▶ **Problem to work on**
Without any pictures, restate the full set of records below exactly.

▶ **Records provided**
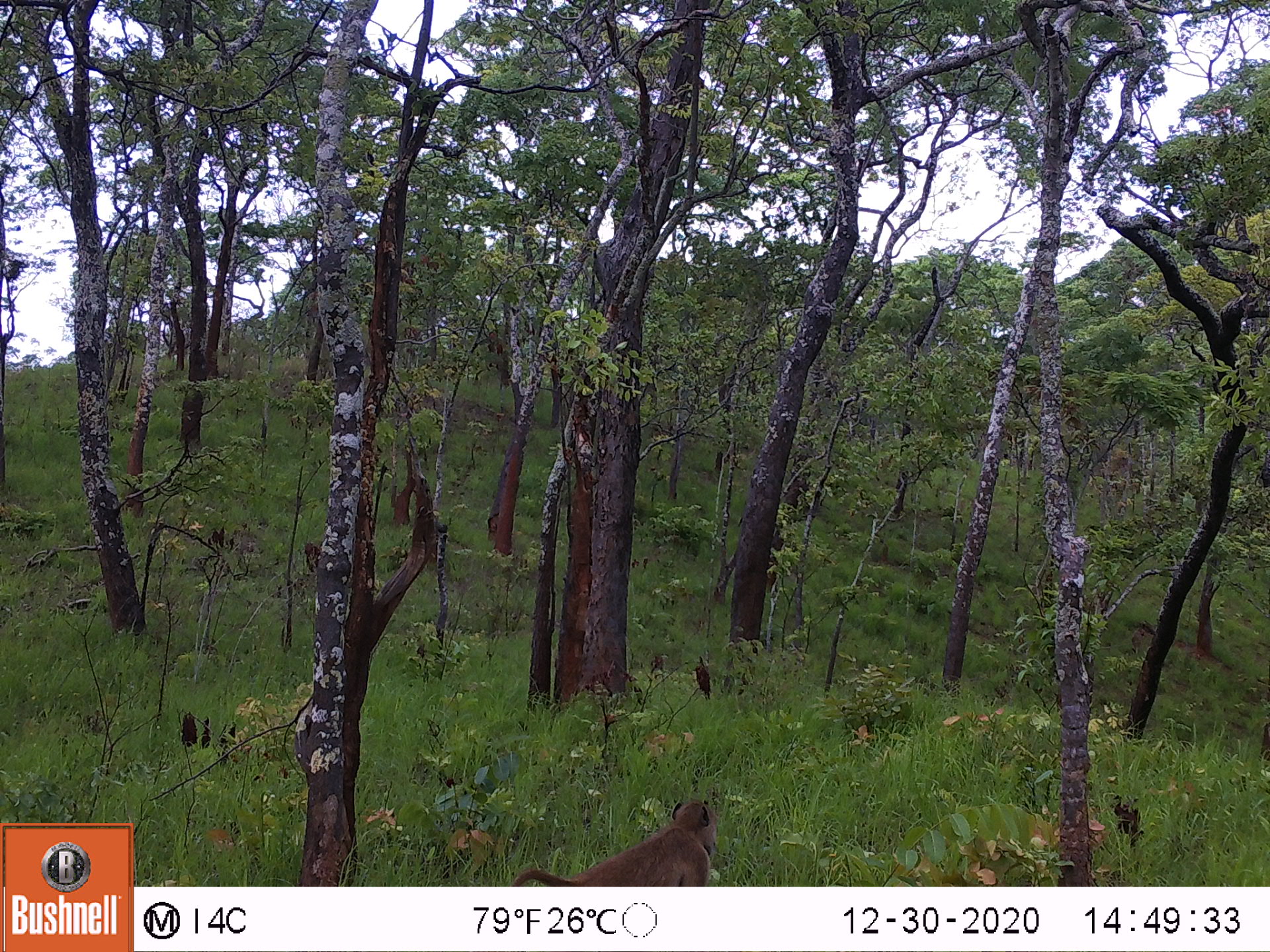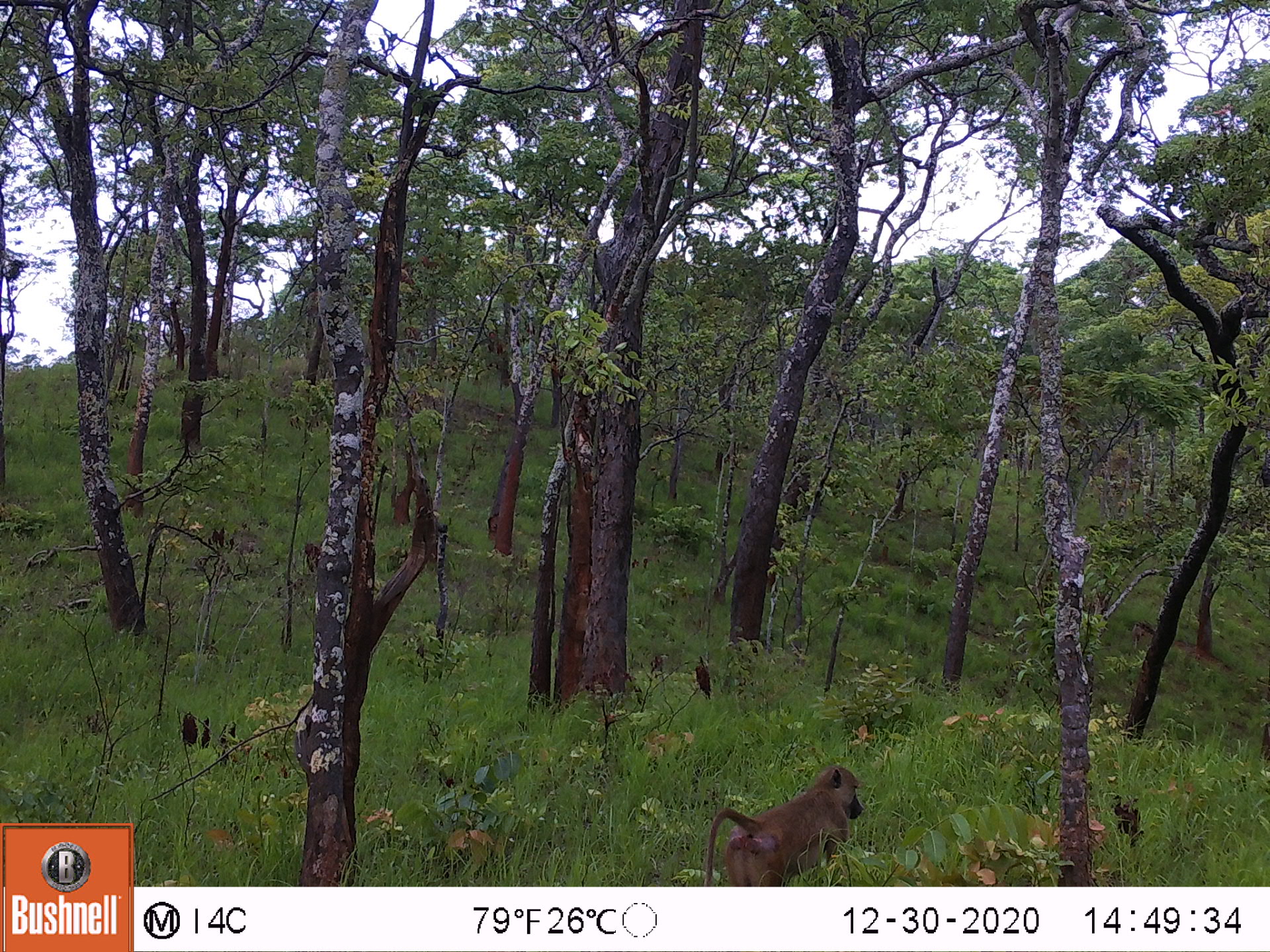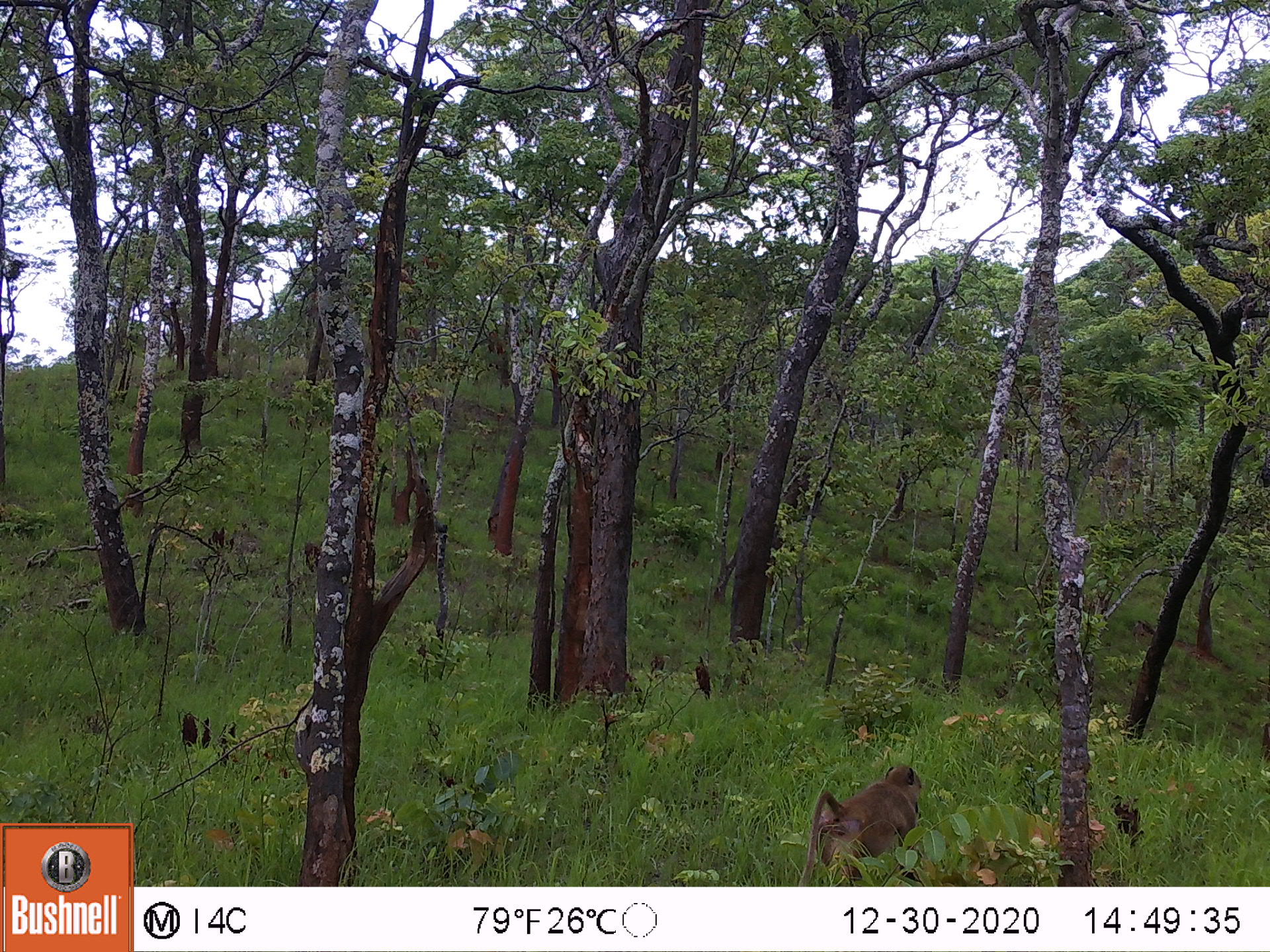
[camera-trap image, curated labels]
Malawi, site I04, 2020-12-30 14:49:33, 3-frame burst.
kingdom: Animalia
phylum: Chordata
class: Mammalia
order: Primates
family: Cercopithecidae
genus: Papio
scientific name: Papio cynocephalus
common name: yellow baboon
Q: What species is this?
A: Yellow baboon (Papio cynocephalus).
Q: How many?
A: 1.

▶ **Finished task**
[camera-trap image, curated labels]
Malawi, site I04, 2020-12-30 14:49:33, 3-frame burst.
kingdom: Animalia
phylum: Chordata
class: Mammalia
order: Primates
family: Cercopithecidae
genus: Papio
scientific name: Papio cynocephalus
common name: yellow baboon
Q: What species is this?
A: Yellow baboon (Papio cynocephalus).
Q: How many?
A: 1.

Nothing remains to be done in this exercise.